At final staging (C18D1), the ORR was 84.2% in the VO arm, 88.5% in the VI arm, and 86.0% in the I arm, with a CR rate of 51.5%, 46.2%, and 8.3%, respectively; the uMRD (<10-4) rate in ITT population in peripheral blood was 73.3% (62.0% in bone marrow) in the VO arm, 47.2% (40.0% in bone marrow) in the VI arm and 0% (0% in bone marrow) in the I arm.

At 3 yrs, the OS rate was 91.5% in the VO arm, compared to 95.7% in the I arm (HR 1.67, 95% CI 0.86-3.28) and 96.0% in the VI arm (compared to I: HR 0.96, 95%CI 0.45-2.05), respectively.

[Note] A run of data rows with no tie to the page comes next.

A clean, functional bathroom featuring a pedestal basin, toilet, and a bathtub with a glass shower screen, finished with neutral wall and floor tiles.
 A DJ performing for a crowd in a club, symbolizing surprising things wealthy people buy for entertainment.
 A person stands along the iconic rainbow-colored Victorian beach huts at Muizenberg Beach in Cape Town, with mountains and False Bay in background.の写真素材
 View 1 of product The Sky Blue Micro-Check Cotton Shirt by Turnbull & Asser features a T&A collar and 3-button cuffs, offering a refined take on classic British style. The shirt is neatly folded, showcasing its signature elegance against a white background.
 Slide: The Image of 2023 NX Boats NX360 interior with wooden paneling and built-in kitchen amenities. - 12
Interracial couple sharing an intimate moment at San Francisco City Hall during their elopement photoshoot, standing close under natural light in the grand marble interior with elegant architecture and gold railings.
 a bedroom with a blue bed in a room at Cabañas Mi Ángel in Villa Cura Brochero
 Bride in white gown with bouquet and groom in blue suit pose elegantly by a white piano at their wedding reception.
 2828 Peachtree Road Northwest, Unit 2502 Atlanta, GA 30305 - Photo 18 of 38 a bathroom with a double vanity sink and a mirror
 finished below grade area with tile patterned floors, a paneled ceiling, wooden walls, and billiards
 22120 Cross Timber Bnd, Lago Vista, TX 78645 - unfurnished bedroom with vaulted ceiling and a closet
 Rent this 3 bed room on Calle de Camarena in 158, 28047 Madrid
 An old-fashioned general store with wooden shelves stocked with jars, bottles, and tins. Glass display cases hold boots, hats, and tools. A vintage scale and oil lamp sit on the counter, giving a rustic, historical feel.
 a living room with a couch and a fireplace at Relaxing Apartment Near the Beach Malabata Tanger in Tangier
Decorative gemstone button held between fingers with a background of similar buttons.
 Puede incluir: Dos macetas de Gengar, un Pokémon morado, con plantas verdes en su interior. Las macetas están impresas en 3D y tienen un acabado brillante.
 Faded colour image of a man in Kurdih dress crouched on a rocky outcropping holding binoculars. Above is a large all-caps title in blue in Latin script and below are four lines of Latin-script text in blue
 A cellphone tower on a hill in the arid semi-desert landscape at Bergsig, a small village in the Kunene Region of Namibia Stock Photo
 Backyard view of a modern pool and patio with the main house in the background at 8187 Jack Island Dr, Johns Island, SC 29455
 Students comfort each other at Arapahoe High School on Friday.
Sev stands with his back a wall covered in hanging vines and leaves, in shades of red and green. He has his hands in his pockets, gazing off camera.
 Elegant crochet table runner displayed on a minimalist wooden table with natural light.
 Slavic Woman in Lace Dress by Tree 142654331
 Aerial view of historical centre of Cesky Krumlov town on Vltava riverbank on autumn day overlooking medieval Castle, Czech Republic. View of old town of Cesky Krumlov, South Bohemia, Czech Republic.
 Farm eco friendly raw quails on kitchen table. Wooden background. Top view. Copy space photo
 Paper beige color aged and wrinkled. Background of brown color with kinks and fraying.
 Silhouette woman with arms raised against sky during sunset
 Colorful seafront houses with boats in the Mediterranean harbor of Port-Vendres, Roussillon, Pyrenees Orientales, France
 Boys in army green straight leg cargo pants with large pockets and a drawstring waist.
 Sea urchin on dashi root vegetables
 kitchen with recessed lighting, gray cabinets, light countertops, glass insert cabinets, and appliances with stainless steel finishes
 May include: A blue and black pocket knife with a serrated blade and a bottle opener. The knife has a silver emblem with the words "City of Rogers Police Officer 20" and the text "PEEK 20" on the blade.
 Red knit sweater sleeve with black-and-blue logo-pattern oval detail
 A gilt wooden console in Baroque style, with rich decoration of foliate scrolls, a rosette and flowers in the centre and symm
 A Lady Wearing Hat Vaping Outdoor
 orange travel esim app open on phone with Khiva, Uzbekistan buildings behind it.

For pts with unmutated IGHV, 3-yr PFS in the VO arm was 75.8% (87.6% for mutated IGHV) compared to 79.7% (83.5%) in the I arm (HR 0.98, 95% CI 0.61-1.59), and 78.9% (80.0%) in the VI arm (compared to I: HR 0.81, 95% CI 0.49-1.32). For pts with del(17p)/TP53mut, 3-yr PFS in the VO arm was 62.0% (82.7% for pts without del(17p)/TP53mut) compared to 79.4% (81.0%) in the I arm (HR 1.20, 95% CI 0.40-3.59), and 69.0% (80.1%) in the VI arm (compared to I: HR 0.70, 95% CI 0.22-2.16).

The most frequent AEs were infections and infestations (VO: 76.3%, VI: 80.2%, I: 79.9%), gastrointestinal disorders (VO: 59.7%, VI: 74.3%, I: 63.4%), and blood and lymphatic system disorders (VO: 59.0%, VI: 42.9%, I: 28.5%). Covid-19 infection was reported in 38.3%, 42.2% and 39.3% of pts; cardiac disorders occurred in 13.9%, 23.8% and 34.6% of pts; second cancers were reported in 11.5%, 11.2% and 18.5% of pts, respectively.

Conclusion This is the first phase 3 trial comparing the main paradigms of continuous vs fixed-duration targeted therapy of CLL. Early findings indicate that fixed-duration treatment with VO or VI are non-inferior to continuous treatment with I and may therefore represent the preferred treatment option for pts with previously untreated CLL.